THE CHEATED JULIET.
BY Q.
Extracted from the Memoirs of a Retired Burglar.
The house in question was what Peter the Scholar (who corrects my proof-sheets) calls one of the rusinurby sort—the front facing a street and the back looking over a turfed garden with a lime tree or two, a laburnum, and a lawn-tennis court marked out, its white lines plain to see in the starlight. At the end of the garden a door, painted dark green, led into a narrow lane between high walls, where, if two persons met, one had to turn sideways to let the other pass. The entrance to this lane was cut in two by a wooden post about the height of your hip, and just beyond this, in the high road, George was waiting for us with the dog-cart.
We had picked the usual time—the dinner-hour. It had just turned dark, and the church-clock, two streets away, was chiming the quarter after eight, when Peter and I let ourselves in by the green door I spoke of and felt along the wall for the gardener's ladder that we knew was hanging there. A simpler job there never was. The bedroom window we had marked on the first-floor stood right open to the night air; and inside there was the light of a candle or two flickering, just as a careless maid will leave them after her mistress has gone down to dinner. To be sure there was a chance of her coming back to put them out; but we could hear her voice going in the servants' hall as we lifted the ladder and rested it against the sill.

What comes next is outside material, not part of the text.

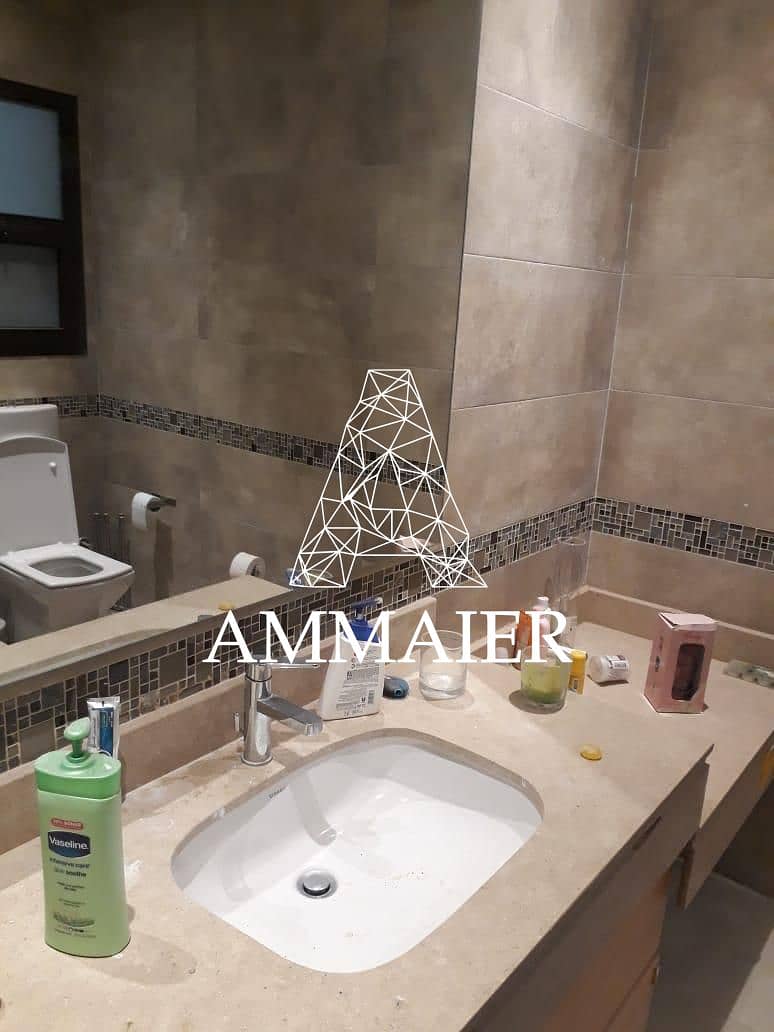 9 WhatsApp Image 2026-01-11 at 1.44. 29 PM (1). jpeg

"She's good for half a hour yet," Peter whispered, holding the ladder while I began to climb; "but if I hear her voice stop, I'll give the signal to be cautious."
I went up softly, pushed my head gently above the level of the sill, and looked in.

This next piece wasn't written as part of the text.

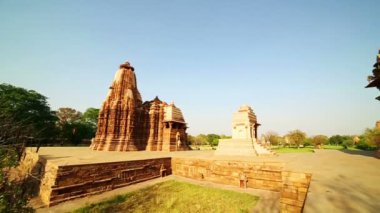 kama sutra tapınaklar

It was a roomy place with a great half-tester bed, hung with curtains, standing out from the wall on my right. The curtains were of chintz, a dark background with flaming red poppies sprawling over it; and the further curtain hid the dressing-table, and the candles upon it and the jewel-case that I confidently hoped to stand upon it also. A bright Brussels carpet covered the floor, and the wall-paper, I remember—though for the life of me I can't tell why—was a pale grey ground, worked up to imitate watered silk, with sprigs of gilt honeysuckle upon it.
I looked round and listened for half a minute. The house was still as death up here—not a sound in the room or in the passages beyond. With a nod to Peter to hold the ladder firm I lifted one leg over the sill, then the other, dropped my feet carefully upon the thick carpet and went quickly round the bed to the dressing-table.
But at the corner, and as soon as ever I saw round the chintz curtain, my knees gave way, and I put out a hand towards the bed-post.